* Begin Selected passage *
Indigenous language of Bolivia

Bésɨro (Lomeriano) is a variety of Chiquitano spoken by less than 2,400 Chiquitano people and a Macro-Jê language. It is one of the 37 official languages of Bolivia.

== Phonology ==

=== Consonants ===

Consonants
|  | Bilabial | Dental | Alveolar | Palatal | Velar | Glottal |
|---|---|---|---|---|---|---|
| Plosive | p | t̪ | t | t͡ʃ | k | ʔ |
| Fricative | β |  | s | ʃ |  |  |
| Nasal | m |  | n | ɲ | ŋ |  |
| Sonorant | w |  | r | j |  |  |

=== Vowels ===

Vowels
|  | Front | Central | Back |
|---|---|---|---|
| Close | i | ɨ | u |
| Close-mid | e |  | o |
| Open |  | a |  |

=== Nasal assimilation ===
Bésɨro has regressive assimilation triggered by nasal nuclei // ɨ̃ ĩ ũ õ ã ẽ// and targeting consonant onsets within a morpheme.
* End Selected passage *
> **Instructions**
• a. List every vowel that appears in the vowel table of the Bésɨro text.
• b. In the Bésɨro text, how many official languages does Bolivia have?
• c. Resume the text on Bésɨro after its last sentence.
The records that come next are separate material and are not part of the text on Bésɨro.
* Begin Dataset rows *
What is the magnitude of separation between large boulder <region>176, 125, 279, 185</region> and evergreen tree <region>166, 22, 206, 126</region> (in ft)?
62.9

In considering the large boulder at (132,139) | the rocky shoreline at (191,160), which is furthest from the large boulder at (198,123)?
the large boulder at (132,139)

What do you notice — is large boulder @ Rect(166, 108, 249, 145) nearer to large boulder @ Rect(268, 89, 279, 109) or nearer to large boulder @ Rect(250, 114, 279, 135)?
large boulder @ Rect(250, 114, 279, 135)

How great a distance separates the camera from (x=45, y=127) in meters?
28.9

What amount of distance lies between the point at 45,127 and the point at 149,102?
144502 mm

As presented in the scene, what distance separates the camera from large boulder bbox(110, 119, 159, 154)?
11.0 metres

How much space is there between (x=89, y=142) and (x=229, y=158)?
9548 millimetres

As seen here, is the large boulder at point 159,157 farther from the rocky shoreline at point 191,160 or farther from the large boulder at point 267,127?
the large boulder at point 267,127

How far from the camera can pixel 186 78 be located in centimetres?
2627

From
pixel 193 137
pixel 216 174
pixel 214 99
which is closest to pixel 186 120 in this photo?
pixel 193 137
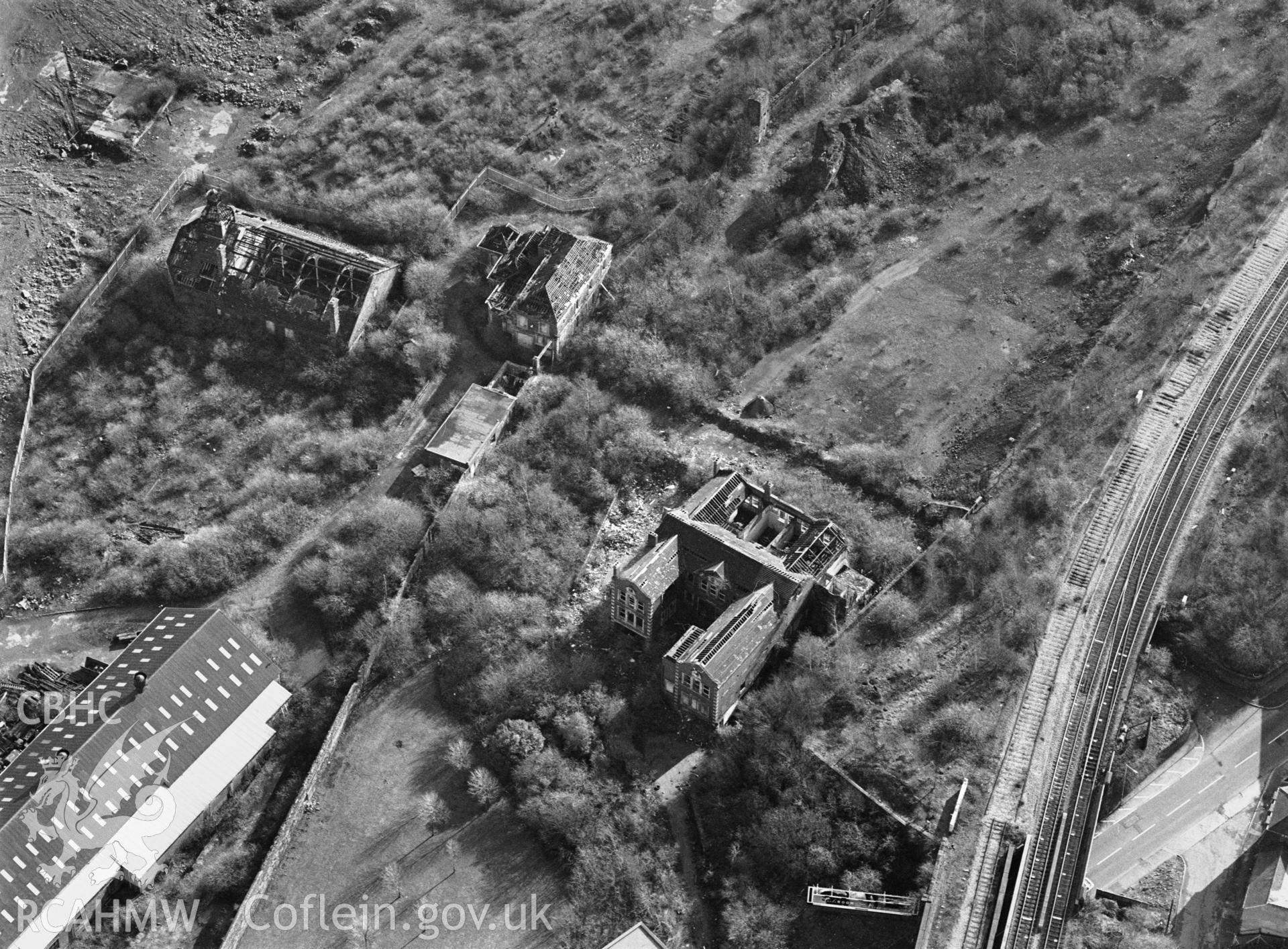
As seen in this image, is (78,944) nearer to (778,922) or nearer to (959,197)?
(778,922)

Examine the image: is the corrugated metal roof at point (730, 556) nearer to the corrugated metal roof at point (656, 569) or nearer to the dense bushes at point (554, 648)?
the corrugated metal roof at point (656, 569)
* End Dataset rows *
* Begin Dataset rows *
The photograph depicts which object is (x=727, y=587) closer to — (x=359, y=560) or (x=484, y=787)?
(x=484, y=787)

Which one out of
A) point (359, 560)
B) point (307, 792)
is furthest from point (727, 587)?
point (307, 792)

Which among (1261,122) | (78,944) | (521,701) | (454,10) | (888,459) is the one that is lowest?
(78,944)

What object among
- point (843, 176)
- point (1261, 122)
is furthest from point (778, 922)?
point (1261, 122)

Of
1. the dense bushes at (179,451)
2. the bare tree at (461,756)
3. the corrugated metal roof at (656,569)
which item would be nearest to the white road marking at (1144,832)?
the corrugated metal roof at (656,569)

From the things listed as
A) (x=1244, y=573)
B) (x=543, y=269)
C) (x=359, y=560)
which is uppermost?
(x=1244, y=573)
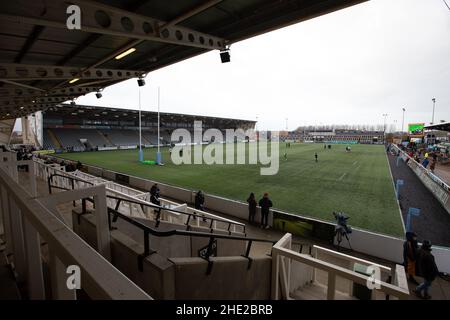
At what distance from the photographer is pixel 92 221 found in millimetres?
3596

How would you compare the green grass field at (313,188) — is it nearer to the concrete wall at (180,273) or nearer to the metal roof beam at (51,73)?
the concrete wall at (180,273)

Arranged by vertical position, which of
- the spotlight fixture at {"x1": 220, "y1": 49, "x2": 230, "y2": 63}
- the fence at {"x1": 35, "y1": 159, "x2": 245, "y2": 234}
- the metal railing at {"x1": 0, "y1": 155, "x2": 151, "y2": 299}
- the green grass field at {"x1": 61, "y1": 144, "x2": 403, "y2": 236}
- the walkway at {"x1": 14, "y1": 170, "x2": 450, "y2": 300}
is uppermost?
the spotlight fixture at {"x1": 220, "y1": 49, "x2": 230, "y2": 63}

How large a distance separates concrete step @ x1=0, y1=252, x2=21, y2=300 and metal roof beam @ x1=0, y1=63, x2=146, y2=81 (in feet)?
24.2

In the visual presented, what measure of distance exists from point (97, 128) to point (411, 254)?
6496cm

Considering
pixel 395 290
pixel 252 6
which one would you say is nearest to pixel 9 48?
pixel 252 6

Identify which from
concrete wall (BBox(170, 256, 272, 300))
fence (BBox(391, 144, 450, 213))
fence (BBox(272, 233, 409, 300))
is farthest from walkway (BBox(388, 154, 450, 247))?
* End Dataset rows *
> **Outputs**
• a. i, ɨ, u, e, o, a

• b. 37

• c.
- //suβũ// → /[suˈmũ]/ 'parrot (sp.)'

=== Syllable structure ===
The language has CV, CVV, and CVC syllables. It does not allow complex onsets or codas. The only codas allowed are nasal consonants.

== Orthography ==
Bésɨro is written using the Latin script. The current official standardized alphabet of Bésɨro is presented below:

Majuscule forms (also called uppercase or capital letters)
| A | AA | B | CH | E | EE | I | II | Ɨ | ƗƗ | J | K | M | N | Ñ | O | OO | P | R | S | T | TY | U | UU | X | XH | Y | ' |
Minuscule forms (also called lowercase or small letters)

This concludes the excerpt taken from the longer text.